Bergdahl’s 4 weeks of hell sent him over the edge. He forgot the most important rule about the army. Don't think. Just obey orders. Your superior is always right. It’s not clear what exactly B decided he was going to do, but he snuck away in the night, careful not to be noticed and headed for … hmmm. I guess he hadn’t really decided anything other than giving himself over to the Taliban, which was pretty easy. Hours after dawn, the word got out and Taliban equivalent of UPS picked up their load and whisked him across the border into FATA (federal administrative tribal areas) in Pakistan, just out of reach of the US army.*


Domino or butterfly effect?

His desertion (he eventually ignored his defence lawyer and pleaded guilty) set in motion a domino effect on a massive scale, but not the one the prosecution tried to pin on him: that B’s desertion led to soldiers’ deaths. The early angry accusations soon melted under examination, leaving B’s actions as a butterfly effect in a chaotic world.

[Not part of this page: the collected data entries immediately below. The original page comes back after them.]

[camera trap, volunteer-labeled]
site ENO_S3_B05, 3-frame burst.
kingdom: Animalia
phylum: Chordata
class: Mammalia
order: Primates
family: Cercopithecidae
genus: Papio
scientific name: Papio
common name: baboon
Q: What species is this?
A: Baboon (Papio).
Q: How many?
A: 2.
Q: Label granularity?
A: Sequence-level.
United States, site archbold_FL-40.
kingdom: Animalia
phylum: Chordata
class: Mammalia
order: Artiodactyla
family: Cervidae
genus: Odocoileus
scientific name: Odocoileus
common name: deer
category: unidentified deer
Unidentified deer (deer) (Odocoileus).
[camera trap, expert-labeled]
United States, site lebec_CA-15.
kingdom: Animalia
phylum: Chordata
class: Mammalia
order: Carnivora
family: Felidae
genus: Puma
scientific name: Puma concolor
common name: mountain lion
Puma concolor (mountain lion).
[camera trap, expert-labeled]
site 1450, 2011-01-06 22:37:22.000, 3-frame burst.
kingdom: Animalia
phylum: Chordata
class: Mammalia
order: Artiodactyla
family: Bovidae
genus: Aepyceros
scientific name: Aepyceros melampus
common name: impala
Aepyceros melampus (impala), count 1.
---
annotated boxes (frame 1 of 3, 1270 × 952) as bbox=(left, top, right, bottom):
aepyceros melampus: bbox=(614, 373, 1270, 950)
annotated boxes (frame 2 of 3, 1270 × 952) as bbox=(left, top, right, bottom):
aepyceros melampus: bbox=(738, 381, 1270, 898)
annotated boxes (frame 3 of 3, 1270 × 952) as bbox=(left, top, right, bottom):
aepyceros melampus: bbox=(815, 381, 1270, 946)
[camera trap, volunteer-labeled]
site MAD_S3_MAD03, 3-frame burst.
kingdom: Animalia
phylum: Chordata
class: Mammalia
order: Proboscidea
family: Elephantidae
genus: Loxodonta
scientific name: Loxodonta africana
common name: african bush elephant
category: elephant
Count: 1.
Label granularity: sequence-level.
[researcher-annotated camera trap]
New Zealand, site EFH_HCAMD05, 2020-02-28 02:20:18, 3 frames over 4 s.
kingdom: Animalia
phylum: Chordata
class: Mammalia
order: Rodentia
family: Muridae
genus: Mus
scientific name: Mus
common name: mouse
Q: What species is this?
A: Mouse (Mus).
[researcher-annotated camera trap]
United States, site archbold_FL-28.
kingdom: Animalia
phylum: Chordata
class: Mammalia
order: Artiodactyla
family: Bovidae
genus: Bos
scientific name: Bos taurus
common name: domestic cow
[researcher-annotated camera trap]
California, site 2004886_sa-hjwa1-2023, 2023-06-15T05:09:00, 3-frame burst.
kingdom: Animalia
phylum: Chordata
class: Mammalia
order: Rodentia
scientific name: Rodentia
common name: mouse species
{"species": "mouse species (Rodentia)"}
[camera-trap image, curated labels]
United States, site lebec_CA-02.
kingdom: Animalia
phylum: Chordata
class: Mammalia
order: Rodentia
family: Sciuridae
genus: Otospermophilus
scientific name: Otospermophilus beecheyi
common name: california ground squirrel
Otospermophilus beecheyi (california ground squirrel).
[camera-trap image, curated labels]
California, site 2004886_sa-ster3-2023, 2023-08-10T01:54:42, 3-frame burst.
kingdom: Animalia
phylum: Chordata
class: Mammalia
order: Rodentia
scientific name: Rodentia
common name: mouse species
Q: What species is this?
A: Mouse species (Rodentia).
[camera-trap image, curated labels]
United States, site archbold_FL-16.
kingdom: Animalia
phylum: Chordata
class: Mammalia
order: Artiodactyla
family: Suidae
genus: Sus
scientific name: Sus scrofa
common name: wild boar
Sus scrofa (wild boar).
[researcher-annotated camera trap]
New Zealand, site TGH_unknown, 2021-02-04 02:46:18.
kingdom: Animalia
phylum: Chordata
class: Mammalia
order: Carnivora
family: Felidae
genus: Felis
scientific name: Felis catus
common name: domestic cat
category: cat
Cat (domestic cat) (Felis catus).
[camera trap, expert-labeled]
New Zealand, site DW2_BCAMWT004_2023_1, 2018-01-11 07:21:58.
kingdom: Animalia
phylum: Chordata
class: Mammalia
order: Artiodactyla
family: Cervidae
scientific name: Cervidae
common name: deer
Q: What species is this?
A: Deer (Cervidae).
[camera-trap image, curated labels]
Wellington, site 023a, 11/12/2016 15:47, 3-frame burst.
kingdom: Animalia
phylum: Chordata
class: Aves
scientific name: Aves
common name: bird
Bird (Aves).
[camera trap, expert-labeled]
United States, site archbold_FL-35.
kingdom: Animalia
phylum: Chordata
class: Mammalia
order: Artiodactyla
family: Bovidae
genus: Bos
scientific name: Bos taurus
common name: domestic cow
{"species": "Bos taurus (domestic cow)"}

Even his hated superior Baker later admitted that DUSTWUN (missing soldier alert), while difficult, had also produced some of the greatest disruptions of Taliban networks that he had seen at any point during the war. Commanders in the field used the search for Bergdahl as a justification for more aggressive tactics to achieve stability in the area.


It was a great way to motivate troops -- rescuing a soldier was more 'fun' that just terrorizing hostile Afghans. It was a real mission, not the phony one they would be doing otherwise. "Everyone knew it was going on."